Of course both you and Bob were expendable when the exercise was over, but somehow you were among the only ones that survived. I have a soft spot for you, July, and I thought your husband was pretty well fucked. I bought El Presidente’s yacht and gave the proceeds to you because the stipulation was that you had to spend the money in the Bahamas. When I heard you wanted to buy the old Andros Hotel, I thought perfect, I can keep an eye on you there. I went to Gator and convinced him to sell the hotel to you.
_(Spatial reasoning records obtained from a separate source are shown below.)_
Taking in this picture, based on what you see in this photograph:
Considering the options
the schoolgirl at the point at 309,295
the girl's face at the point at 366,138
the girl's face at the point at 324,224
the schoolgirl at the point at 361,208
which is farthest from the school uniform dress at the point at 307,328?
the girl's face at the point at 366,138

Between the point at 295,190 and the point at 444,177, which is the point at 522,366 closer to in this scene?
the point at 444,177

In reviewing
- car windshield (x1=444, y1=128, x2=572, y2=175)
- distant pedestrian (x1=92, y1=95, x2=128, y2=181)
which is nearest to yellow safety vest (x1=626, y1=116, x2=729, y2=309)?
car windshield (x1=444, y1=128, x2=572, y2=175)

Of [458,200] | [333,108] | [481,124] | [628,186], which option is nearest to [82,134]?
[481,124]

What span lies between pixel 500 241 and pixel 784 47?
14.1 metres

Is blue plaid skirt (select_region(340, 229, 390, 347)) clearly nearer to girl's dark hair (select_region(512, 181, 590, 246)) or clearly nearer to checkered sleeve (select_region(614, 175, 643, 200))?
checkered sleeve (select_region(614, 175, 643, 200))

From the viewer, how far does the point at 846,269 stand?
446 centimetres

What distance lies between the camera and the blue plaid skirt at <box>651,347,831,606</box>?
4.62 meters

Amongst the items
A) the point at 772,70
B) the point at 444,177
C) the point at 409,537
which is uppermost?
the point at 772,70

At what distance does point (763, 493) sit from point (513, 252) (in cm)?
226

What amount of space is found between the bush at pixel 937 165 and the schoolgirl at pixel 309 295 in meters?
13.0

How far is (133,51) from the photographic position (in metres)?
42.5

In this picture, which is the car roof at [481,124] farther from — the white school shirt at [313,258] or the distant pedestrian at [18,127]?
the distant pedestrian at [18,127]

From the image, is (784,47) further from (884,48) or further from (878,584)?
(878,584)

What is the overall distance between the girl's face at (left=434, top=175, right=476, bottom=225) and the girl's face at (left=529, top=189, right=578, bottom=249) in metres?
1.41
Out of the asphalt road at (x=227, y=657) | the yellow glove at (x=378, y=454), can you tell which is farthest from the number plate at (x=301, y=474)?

I remember telling him that he’d get a renovated hotel back in a couple of years, and the Greens would be the perfect ones to run it for him.

Instead you turned the place into one of the finest hotels in the islands and look at Lena here. All her life she gave men what they wanted, but given a chance, she turned that into what men needed and became a very rich woman.

No, I won’t kill you, July, but your family is another matter. And I might as well tell you right now you cannot go back to your hotel because I promised it back to Old Man Gator.

Lena is a different situation. She has no family, but take away her beloved computers and rich men and force her to live like Jon Smyskin had planned for her, abject poverty. I’m pretty sure in time she’d take her own life.”

At this point, the captain came in and whispered something in Sir Harry’s ear.

“Excuse me,” he said to the women and left the stateroom.

“Sorry to bother you, sir, but there’s a Henekie on the phone. He says he’s going to blow up the ship unless you talk to him.”

ir Harry had to stop and think for a moment. He fell back on his old MI5 training manual, ‘Find your adversaries’ weakness and build on it’. Trouble was, he was sure Henekie had read the same book.

“Hello, Henekie,” Sir Harry said into the phone. “I thought Lena was just trying to scare us when she said you were still alive. Guess I should have paid more attention to her. What is it you want?”

“Hello Sir Harry, what I want is Lena.”

“Well, you can have her when I’m done with her, and what the hell’s this threat that you’re going to blow us out of the water?”

“You remember that explosion in Nassau a while back they attributed to a missile? I have that same missile launcher aimed at your yacht. I suggest you stop your boat now because in about fifteen minutes, you’ll be out in open water where it gets too rough for us to get a good shot,” Henekie told Sir Harry. “If you keep going, I’m going to have to pull the trigger, Lena or no Lena.